Either way, the Catholic Church decided on the first day of Lent to be the one day a year that everyone would be required to go to confession. After confession they will receive an ash Cross on their forehead, this mark on your forehead was a way to distinguish a believer who had gone to confession, and a believer that has not. To remind everyone, they need to go to confession. The ashes come from burned palm branches from palm Sunday the year before, and the use of ash is symbolic of “repenting in sackcloth and ashes”.
Today it has evolved, but this is how it started. The mark on the forehead has become a point of persecution for many people. They act like if you don’t have the cross on your forehead, it means you’re not Christian. Many Christians do not believe in Ash Wednesday, as it lacks any biblical support, and it was started years after the death of the last apostles.
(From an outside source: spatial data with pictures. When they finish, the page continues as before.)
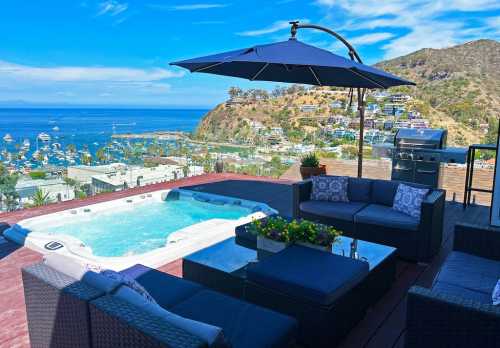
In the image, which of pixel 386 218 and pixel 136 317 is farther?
pixel 386 218

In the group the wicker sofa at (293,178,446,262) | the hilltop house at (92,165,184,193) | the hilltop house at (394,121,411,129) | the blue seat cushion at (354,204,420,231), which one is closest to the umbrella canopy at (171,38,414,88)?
the wicker sofa at (293,178,446,262)

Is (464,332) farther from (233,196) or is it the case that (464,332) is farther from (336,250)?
(233,196)

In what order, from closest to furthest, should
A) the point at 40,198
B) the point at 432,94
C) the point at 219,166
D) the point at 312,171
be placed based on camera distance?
the point at 40,198 < the point at 312,171 < the point at 219,166 < the point at 432,94

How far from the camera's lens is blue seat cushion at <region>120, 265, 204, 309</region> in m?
2.29

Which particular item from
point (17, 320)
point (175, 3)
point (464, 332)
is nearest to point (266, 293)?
point (464, 332)

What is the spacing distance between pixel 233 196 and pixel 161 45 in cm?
1952

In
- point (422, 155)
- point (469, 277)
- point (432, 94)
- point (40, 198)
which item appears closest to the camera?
point (469, 277)

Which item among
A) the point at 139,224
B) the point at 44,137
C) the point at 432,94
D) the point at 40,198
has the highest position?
the point at 432,94

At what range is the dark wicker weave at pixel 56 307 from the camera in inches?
65.6

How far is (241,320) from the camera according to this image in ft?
6.82

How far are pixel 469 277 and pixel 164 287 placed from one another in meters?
2.07

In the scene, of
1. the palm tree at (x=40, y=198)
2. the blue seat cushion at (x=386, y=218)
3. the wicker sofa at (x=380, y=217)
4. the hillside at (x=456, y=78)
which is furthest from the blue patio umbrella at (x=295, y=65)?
the hillside at (x=456, y=78)

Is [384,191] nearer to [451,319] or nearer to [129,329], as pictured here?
[451,319]

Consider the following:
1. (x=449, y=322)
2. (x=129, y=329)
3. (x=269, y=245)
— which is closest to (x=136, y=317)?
(x=129, y=329)
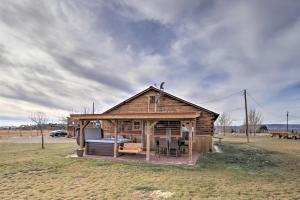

Lent pays tribute to the 40 days that Jesus Christ fasted in preparation for his ministry. Lent is the 40 days leading up to Holy Week, to prepare you a common practice is “giving something up for lent” just like Christ fasted. Often times it is something that is a vice, or a sin. Sometimes it is something that they personally want to give up to be a better or healthier person. My Catholic coworker once gave up sugar and sweets. Many Catholics give up meat for the 40 days of lent. But as soon as lent is over, most of my friends go right back to what they gave up.
Lent ends with “Holy Week.” Holy Week is basically the acts of the last week of Christ’s life, Palm Sunday, Good Friday, and Easter Sunday. In some areas, people even reenact those events including the carrying of a cross, and in some areas, they even will crucify someone (normal they just tie them on the cross).
We believe the events of Holy Week happened. But we don’t believe in reacting them as many people do during lent.